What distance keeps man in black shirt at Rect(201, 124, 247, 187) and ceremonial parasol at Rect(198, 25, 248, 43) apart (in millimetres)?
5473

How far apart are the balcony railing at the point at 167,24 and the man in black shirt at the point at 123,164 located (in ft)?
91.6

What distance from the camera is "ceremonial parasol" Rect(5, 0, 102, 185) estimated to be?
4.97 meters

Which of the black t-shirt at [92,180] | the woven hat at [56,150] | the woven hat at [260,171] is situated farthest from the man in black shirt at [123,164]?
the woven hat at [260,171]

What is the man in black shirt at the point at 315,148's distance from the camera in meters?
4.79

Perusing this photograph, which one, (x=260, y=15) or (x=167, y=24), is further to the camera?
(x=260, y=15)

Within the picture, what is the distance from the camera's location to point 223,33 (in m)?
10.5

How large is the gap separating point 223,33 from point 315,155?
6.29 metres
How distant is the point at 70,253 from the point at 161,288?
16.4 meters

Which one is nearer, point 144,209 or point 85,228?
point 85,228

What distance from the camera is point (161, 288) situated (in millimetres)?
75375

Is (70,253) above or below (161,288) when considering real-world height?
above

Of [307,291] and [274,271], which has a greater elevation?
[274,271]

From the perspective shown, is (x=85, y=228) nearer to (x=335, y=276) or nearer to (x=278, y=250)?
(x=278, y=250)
■ ■ ■ ■
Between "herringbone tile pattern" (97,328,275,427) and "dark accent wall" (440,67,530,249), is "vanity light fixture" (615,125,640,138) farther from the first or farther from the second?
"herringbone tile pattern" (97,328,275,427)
■ ■ ■ ■
Short task:
Identify each line of the material above that contains the string "apart", matching case exactly, and copy every such line in full.

Written solution:
What distance keeps man in black shirt at Rect(201, 124, 247, 187) and ceremonial parasol at Rect(198, 25, 248, 43) apart (in millimetres)?
How far apart are the balcony railing at the point at 167,24 and the man in black shirt at the point at 123,164 located (in ft)?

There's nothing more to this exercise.